July 28, 2014, 12:08 PM UTC
Virgin America Joins Ranks Of U.S. Low-Fare Airlines
SAN FRANCISCO - AUGUST 08: Two Virgin America planes taxi on the runway after arriving at San Francisco International Airport after their first flights from New York and Los Angeles August 8, 2007 in San Francisco, California. San Francisco based Virgin America launched its low-cost airfare that offers flights between New York, Los Angeles and San Francisco. (Photo by Justin Sullivan/Getty Images)
Photo by Justin Sullivan—Getty Images

Virgin America, the California-based airline partly owned by British entrepreneur Richard Branson, has filed plans to launch an initial public offering in the U.S.

The filing comes after the airline reported its first annual profit since it was created in 2007. Virgin America recorded net income of $10.1 million in 2013, a vast improvement from the loss of $145.4 million reported a year earlier. Full-year operating revenue climbed to $1.4 billion from $1.3 billion.
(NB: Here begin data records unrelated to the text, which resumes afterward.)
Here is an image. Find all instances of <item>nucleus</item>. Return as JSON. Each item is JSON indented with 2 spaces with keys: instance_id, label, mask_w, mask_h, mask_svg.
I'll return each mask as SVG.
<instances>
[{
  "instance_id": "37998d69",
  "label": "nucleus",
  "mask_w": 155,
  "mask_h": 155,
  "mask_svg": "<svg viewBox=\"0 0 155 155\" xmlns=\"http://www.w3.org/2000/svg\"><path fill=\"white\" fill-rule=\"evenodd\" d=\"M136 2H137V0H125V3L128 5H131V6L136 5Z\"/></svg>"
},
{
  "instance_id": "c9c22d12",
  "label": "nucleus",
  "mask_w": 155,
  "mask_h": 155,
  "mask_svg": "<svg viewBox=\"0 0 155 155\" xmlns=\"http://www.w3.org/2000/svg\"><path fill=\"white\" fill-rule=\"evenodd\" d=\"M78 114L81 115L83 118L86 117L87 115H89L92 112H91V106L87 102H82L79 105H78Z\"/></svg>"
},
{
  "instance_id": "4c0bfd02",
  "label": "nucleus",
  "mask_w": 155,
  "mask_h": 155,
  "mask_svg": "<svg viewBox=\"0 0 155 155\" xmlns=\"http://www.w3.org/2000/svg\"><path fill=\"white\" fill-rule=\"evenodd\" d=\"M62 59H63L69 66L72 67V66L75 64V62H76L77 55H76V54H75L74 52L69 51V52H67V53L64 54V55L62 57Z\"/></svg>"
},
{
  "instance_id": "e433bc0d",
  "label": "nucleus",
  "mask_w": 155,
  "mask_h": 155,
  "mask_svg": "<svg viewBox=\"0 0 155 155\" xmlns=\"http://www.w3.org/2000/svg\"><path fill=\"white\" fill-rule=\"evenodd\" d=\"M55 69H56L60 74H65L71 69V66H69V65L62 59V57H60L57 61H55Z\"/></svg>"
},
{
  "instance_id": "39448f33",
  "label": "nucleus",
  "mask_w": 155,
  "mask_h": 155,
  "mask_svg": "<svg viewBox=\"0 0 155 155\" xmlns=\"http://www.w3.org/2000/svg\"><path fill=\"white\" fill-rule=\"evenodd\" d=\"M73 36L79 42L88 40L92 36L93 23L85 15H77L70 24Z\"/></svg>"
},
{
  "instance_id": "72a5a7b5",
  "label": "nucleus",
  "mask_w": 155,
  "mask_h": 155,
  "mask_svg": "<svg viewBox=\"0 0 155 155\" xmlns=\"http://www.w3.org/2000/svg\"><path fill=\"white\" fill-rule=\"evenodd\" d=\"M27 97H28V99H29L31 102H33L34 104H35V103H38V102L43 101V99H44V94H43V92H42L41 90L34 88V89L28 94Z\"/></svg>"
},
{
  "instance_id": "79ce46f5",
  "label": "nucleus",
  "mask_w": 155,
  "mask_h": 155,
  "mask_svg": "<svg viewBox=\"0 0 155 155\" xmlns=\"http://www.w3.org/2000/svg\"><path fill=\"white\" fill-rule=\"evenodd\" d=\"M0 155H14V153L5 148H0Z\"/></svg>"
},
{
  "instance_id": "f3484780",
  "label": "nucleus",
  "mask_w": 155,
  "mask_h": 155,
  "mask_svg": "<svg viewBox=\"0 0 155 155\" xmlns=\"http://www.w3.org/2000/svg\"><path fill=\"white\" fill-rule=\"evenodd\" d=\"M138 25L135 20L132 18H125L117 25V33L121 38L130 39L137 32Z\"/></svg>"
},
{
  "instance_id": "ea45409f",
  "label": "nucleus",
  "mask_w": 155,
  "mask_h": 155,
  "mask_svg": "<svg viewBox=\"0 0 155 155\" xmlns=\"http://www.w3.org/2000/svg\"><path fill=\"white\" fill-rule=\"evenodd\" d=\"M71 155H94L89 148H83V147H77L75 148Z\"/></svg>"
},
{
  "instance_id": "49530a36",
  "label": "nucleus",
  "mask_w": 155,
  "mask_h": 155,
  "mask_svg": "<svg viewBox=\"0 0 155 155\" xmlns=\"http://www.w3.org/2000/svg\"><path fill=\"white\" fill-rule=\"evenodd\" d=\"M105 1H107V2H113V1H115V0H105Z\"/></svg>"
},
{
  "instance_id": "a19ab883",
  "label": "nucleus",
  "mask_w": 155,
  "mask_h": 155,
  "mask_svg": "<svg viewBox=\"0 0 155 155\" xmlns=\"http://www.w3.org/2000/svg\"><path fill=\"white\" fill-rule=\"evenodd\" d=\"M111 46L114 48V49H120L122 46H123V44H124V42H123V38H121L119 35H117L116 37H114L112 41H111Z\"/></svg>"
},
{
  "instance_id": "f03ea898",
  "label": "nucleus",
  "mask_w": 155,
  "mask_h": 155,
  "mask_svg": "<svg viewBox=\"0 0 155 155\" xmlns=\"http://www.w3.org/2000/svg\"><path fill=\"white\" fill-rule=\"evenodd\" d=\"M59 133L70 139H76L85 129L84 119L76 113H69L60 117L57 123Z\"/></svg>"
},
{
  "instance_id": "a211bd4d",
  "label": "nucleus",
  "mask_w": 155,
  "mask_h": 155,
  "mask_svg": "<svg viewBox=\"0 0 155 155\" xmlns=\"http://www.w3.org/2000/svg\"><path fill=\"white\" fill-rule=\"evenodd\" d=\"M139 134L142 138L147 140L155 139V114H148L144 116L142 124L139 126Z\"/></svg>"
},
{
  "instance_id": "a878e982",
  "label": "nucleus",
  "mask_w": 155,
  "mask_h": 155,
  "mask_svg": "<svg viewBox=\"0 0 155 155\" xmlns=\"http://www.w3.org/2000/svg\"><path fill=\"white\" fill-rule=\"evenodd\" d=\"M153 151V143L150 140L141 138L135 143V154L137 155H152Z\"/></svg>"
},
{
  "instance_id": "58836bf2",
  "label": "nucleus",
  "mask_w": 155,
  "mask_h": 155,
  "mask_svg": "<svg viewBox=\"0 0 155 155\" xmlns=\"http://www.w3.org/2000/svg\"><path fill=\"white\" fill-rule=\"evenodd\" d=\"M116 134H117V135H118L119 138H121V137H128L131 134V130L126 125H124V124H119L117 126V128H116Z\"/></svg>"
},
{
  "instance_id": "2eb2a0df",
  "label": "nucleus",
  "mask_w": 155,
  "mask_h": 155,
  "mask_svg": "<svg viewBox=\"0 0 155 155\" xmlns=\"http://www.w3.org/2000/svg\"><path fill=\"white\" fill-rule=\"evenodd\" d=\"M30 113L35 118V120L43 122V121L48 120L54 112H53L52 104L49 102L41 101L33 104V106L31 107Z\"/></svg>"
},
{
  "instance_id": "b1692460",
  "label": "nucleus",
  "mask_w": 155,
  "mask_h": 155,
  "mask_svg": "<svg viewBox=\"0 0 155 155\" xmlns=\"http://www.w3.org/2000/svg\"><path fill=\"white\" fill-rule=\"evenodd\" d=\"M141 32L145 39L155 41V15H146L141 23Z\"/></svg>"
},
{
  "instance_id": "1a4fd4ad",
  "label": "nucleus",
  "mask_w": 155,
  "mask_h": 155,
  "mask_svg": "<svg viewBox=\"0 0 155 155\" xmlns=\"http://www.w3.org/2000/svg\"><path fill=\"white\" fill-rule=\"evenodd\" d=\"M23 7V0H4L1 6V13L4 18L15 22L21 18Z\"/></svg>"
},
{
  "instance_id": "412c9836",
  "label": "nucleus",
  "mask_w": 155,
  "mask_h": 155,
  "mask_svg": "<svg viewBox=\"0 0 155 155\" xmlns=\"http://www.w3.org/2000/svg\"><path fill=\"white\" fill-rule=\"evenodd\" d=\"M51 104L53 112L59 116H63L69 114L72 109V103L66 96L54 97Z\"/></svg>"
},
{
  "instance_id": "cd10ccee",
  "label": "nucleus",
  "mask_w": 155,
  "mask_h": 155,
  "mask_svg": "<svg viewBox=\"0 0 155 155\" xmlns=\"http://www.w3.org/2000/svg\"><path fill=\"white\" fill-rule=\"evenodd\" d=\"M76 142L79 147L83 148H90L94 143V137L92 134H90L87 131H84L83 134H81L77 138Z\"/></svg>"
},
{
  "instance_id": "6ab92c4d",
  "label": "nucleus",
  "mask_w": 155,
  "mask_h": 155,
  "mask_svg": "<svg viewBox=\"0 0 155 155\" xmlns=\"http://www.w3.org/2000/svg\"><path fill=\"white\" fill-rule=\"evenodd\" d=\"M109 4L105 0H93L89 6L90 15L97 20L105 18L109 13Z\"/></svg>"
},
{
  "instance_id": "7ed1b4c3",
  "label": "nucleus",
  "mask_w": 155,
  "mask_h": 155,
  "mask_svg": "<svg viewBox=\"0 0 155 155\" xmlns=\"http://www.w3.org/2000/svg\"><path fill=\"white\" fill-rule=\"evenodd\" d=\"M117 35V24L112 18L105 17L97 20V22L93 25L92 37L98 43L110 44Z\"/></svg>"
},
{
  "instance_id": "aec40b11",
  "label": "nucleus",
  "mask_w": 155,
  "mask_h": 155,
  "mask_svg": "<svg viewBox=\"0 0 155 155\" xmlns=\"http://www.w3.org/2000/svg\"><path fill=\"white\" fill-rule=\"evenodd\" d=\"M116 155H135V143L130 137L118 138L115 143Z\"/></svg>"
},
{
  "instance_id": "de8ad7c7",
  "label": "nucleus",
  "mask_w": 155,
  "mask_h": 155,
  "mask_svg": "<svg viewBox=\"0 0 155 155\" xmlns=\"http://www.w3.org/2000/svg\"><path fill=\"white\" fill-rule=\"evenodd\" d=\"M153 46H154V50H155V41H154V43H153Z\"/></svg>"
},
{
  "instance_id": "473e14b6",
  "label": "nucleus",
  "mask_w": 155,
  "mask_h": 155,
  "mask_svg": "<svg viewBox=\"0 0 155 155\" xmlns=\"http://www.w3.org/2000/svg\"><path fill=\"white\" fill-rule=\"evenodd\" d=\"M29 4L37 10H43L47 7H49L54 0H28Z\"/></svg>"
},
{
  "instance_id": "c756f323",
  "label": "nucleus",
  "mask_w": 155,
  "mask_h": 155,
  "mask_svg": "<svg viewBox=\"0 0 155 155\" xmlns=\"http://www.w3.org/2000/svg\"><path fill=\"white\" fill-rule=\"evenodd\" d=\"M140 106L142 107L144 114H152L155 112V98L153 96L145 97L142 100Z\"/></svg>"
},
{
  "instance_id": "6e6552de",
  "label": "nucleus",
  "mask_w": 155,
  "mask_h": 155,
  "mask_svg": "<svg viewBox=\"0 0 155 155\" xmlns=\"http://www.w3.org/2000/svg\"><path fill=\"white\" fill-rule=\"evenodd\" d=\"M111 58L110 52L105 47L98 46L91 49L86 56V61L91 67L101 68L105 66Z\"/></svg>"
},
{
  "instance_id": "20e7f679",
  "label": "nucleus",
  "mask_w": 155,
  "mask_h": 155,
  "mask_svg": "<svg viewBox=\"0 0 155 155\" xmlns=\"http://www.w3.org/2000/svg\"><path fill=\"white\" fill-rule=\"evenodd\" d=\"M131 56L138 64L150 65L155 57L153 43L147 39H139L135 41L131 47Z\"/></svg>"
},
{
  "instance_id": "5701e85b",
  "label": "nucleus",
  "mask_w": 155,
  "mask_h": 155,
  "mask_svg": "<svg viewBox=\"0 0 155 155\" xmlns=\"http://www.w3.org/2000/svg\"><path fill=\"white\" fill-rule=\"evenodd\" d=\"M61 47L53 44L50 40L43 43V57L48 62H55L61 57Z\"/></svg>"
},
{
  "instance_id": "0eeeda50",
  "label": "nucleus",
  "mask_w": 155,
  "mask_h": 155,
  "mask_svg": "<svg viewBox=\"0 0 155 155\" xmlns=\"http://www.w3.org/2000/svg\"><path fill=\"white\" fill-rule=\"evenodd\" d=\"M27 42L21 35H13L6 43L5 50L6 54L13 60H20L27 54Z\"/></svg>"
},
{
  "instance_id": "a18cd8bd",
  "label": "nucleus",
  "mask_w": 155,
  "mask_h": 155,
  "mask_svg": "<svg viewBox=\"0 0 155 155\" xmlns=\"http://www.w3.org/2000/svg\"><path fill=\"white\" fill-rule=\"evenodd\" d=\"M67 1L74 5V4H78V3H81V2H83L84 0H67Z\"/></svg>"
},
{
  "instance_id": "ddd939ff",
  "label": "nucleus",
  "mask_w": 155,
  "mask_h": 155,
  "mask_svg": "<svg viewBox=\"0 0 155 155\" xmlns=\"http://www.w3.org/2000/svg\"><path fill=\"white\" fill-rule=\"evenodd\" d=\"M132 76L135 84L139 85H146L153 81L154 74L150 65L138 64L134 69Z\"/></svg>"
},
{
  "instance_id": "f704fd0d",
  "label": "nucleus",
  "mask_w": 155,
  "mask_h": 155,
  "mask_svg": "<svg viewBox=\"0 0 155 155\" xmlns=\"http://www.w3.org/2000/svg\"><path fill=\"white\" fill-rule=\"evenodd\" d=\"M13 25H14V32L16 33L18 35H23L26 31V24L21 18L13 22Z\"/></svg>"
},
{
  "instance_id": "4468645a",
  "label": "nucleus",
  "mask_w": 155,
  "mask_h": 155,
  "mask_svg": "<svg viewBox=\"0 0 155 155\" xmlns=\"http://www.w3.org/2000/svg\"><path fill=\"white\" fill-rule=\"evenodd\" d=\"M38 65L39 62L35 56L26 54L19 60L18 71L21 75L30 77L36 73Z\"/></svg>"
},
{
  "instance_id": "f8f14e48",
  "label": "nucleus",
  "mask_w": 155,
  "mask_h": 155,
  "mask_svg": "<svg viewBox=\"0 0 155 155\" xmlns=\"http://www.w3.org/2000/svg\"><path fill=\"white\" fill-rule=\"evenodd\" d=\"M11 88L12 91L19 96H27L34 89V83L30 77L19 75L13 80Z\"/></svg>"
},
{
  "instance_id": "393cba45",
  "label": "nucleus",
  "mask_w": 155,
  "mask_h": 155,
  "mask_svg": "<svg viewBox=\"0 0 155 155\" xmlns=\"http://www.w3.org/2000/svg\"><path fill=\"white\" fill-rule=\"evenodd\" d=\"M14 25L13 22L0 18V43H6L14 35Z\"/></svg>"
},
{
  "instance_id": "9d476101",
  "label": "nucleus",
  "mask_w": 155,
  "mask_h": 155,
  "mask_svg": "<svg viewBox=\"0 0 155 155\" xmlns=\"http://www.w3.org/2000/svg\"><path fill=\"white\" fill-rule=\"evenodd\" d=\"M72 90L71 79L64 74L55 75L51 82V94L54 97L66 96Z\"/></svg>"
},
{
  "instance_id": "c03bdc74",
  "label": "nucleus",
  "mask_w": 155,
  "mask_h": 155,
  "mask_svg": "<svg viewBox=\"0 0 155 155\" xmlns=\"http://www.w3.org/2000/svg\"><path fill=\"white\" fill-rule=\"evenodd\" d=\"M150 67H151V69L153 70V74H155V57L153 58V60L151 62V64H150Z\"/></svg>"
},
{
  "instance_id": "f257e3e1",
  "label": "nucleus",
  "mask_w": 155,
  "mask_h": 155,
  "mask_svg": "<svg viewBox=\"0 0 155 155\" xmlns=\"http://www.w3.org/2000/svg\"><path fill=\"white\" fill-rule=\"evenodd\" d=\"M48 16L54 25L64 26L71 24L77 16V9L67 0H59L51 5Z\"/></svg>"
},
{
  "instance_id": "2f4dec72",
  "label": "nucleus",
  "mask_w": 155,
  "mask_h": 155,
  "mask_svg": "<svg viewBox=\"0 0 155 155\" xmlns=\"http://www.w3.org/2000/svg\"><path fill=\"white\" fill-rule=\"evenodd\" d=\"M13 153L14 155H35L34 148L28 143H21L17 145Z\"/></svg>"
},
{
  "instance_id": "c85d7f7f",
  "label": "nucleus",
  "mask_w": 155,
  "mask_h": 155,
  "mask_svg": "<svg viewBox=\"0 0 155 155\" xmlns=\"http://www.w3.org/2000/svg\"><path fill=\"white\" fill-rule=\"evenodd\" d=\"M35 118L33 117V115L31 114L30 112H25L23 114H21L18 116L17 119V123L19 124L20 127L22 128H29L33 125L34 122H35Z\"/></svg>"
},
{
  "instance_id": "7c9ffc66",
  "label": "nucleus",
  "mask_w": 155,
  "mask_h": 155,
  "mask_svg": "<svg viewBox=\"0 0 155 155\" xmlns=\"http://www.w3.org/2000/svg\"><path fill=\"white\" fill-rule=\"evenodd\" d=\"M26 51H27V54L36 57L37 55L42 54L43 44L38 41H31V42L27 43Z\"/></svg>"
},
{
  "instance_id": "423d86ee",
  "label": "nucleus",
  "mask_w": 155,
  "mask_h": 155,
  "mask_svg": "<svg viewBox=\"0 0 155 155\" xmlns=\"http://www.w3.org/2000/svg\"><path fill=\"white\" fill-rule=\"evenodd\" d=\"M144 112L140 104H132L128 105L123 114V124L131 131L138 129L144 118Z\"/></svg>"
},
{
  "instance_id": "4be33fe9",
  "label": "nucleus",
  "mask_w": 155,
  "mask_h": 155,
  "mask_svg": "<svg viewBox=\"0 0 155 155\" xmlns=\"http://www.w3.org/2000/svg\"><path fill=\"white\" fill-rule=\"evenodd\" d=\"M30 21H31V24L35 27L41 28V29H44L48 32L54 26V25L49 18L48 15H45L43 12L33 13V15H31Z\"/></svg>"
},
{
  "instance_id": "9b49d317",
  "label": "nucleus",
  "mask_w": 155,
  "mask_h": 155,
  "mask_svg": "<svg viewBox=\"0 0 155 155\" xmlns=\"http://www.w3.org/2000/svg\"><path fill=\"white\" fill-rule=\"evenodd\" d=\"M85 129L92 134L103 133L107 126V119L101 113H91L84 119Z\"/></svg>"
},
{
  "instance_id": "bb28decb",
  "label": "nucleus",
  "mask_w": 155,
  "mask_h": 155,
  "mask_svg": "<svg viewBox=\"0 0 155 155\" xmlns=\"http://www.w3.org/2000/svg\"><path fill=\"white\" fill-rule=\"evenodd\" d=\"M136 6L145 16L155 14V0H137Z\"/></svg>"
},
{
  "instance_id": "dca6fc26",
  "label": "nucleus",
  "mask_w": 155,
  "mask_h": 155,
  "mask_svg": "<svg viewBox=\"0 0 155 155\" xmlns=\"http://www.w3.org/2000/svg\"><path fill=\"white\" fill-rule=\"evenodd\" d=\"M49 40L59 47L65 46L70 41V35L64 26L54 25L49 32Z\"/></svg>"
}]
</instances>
Virgin America said it recorded a loss of $22.4 million in the first quarter of 2014, though the company said that period is seasonally the weakest.

On Monday, the airline said the IPO maximum offer would total $115 million. The company didn’t indicate which exchange it would list on, nor did it say what ticker symbol it would trade under.

The airline operates primarily from focus cities of Los Angeles and San Francisco to other major business and leisure destinations in North America. The company says it has a low cost structure and high utilization of a single fleet type, a business model the company claims allows it to offer a more premium flying experience but at a lower cost than that of legacy airlines.

Virgin America provides service to 22 airports in the U.S. and Mexico with a fleet of 53 narrow-body aircraft. The company says it operates one of the youngest fleets among U.S. airlines, comprised entirely of fuel-efficient Airbus A320-family aircraft. Virgin America, which has expanded its operating fleet in recent years, is also moving to serve more markets from Los Angeles and San Francisco — that move will help the airline become more attractive to frequent travelers who prefer to concentrate their travel with one airline.

“We believe that these two markets, with a combined population of approximately 27 million people and strong economic bases in the technology, media and entertainment industries, serve as an excellent platform for long-term growth,” Virgin America said in its SEC filing.